Cellulose Nanocrystals (CNC), Applications and Properties

Cellulose Nanocrystals (CNC), Applications and Properties

Cellulose is a very abundant polymer naturally available as it is a vital component present in various plant cell walls. Other than that cellulose nanocrystals (CNC) also found in every other species all of which are explained below in detail. It is one of the most essential components as it carries out a lot of important processes and takes part in carrying out the process of life. 

Cellulose nanocrystals are the unique form of cellulose that enable a lot of applications as the properties that this component hold are very unique and excellent in their nature. However, all the applications that are carried out by cellulose nanocrystals are authentic in their nature and enhance the overall productivity of this product.


The richest natural available polymer present on the Earth is cellulose and it is the cell wall's significant structural component of numerous plants. Cellulose is not only present in plants but it is available in a broad range of living species like bacteria, fungi, algae, and in some sea animals like tunicates too. Cellulose is a water-insoluble, tough, and fibrous polymer.

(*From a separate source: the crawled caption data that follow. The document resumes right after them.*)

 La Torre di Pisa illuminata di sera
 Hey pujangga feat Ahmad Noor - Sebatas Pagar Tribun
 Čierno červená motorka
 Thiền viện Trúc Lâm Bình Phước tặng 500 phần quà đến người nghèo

Cellulose has a very major role when it comes to maintaining the plant cell wall's structure. Also, cellulose is a renewable, biocompatible, and biodegradable natural polymer. Due to cellulose's remarkable features, cellulose is known to be an alternative to nondegradable fossil fuel-based polymers. Cellulose's chemical structure displays that this polymer is made up of condensation and it consists of monomers that are joined together through the glycosidic oxygen bridges.

Cellulose’s Composition

β-1,4-linked glucopyranose units make up cellulose and it produces a high-molecular-weight linear homopolymer. In such kind of homopolymer, there is a corkscrew of every monomer unit at 180° to its neighbors. The natural polymer's repeating unit is glucose's dimer which is called cellobiose. The source determines cellulose's degree of polymerization as it can vary. Usually, for cotton-derived cellulose, it is almost 15,000 glucose units and for wood-derived cellulose, it is almost 10,000 glucose units.

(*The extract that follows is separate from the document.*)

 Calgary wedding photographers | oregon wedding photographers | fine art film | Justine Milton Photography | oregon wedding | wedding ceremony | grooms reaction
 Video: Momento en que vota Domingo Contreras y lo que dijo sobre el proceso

3 hydroxyl groups are beared by each of the glucopyranose units, and they give cellulose some of its remarkable features like biodegradability, chirality, hydrophilicity, etc, which are initiated because of the hydroxyl group's high reactivity. Hydroxyl groups possess the capability of forming strong hydrogen bonds and that is the reason for some of its other remarkable characteristics like extremely cohesive nature, hierarchical organization (amorphous and crystalline fractions), and multiscale micro fibrillated structure.

Main sources of cellulose

Plants are the main sources of cellulose but they can also be produced in large quantities by some of the sea animals, bacteria, and algae. Some of the details about these main sources are mentioned below.


During vinegar fermentation, some of the particular bacteria’s species, for instance, Komagataeibacter xylinus, occur as contaminants, whereas they are famous in the production of cellulose by using a huge number of carbon and nitrogen sources. Cellulose microfibrils make up K. xylinus in thick, flat, and clear pellicles form that are floating on the growth medium's surface. Pure cellulose, other ingredients of the medium, and a large proportion of water make up these cellulose pellicles. Dilute alkaline solutions can hydrolyze and eliminate the presence of impurities in the cellulose pellicle. After washing and treatment with alkali, one can dry and process the cellulose pellicles into pure cellulose membranes.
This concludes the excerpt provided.